Not necessarily something right, in that it’s ideal for its own sake. It’s simply an easy solution for just about any context. Design problem? Balance issue? Afraid the game will alienate people if it’s too hard? Throw in an experience system, and let the player work it out.

For a topical example, see the discussion on Sigma Star Whatever in the other thread, and the people pissed off that its shooting segments depend on levelling-up rather than on skill. From some accounts, it’s to the point where skill doesn’t really matter, as the game will just throw things at you that you can’t deal with through any means other than leveling up.

Another high-profile example. The only reason there’s an experience system in the Metroidvania games is that Igarashi wants everyone to be able to finish the games, and doesn’t want people put off by the difficulty. This is a design problem with many elegant solutions (see Metal Gear Solid — or hell, Metroid). Experience is the easiest, though. You don’t have to think about it.

It’s kind of a lazy out. Which would be, I’m guessing, the best reason why it’s used so much, in so many games. It’s almost a get-out-of-jail-free card if you don’t know what you’re doing as a designer.

On that note: experience is often used as a way to make the player feel like he’s actually doing something in a framework where he’s not really doing much of anything else. When you win a battle, you feel like you’ve accomplished something because, hey, you just collected 156XP! It’s materialistic in a monetary way, in a system where there is no real ceiling to inflation, therefore no implicit value.

This is even more obvious when you consider that as you progress, the difficulty generally scales to match whatever experience you collect. Some games even cause monsters to level up at the same rate as your characters, meaning there is effectively no point to this game system at all.

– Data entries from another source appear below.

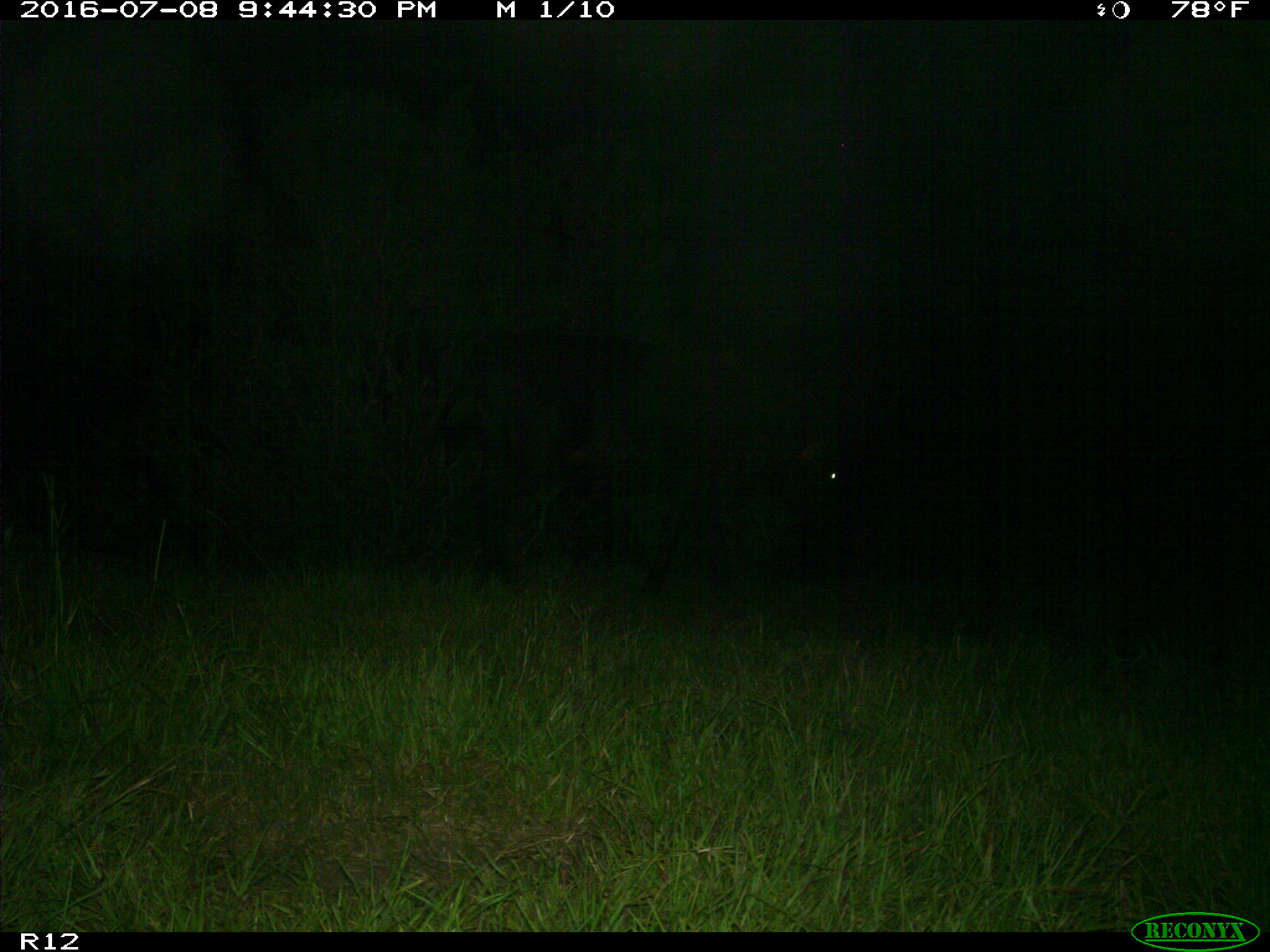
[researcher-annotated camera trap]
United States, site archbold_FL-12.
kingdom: Animalia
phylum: Chordata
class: Mammalia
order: Artiodactyla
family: Bovidae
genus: Bos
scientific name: Bos taurus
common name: domestic cow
Bos taurus (domestic cow).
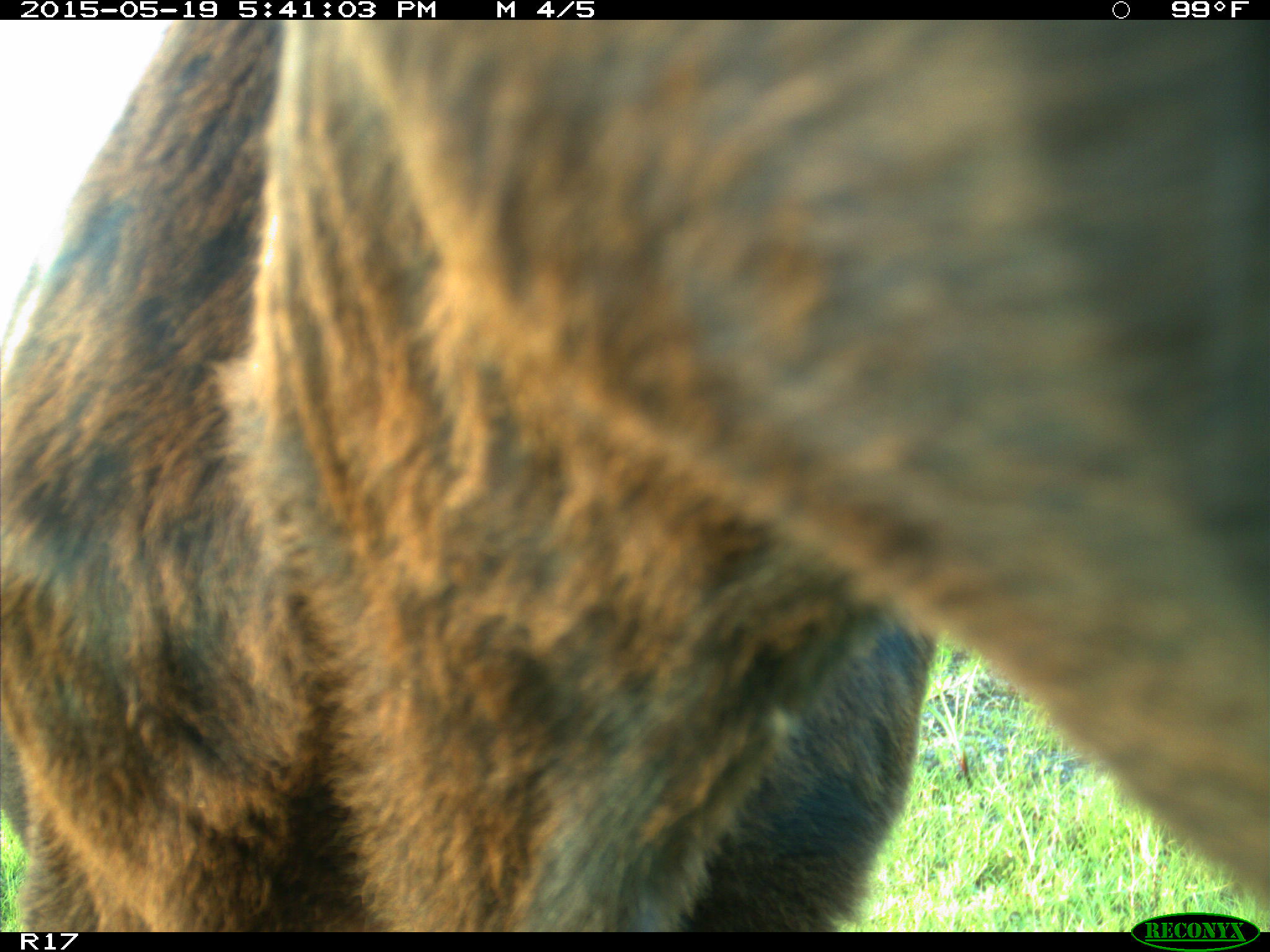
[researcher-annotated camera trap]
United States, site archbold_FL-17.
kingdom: Animalia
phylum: Chordata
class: Mammalia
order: Artiodactyla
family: Bovidae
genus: Bos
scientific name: Bos taurus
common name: domestic cow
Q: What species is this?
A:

And that’s what I think annoys most of us, and sends us looking for alternatives.

Then again: although obsessive-compulsive game design is a plague in a general sense, and you honestly can’t make me care about those last few emblems in Sonic Adventure, not every widget hunt is unfulfilling. It’s all about context.

Similarly, if experience points aren’t an annoying mechanism in, say, Dragon Quest, then maybe that has to do with what they mean both in the context of the game’s objective design and in the psychology of the playing experience.

The question, therefore, is: what’s the difference? Is it in how the EXP are gained? How they’re used? What they represent? What’s the context?

I venture a big factor in Dragon Quest has to do with expanding horizons (on the player’s end), and the part EXP play in the facilitation and regulation thereof.

That is, they are the key objective metric. They therefore have purpose, value, and weight. They have practical representative meaning, even if they remain mere representation.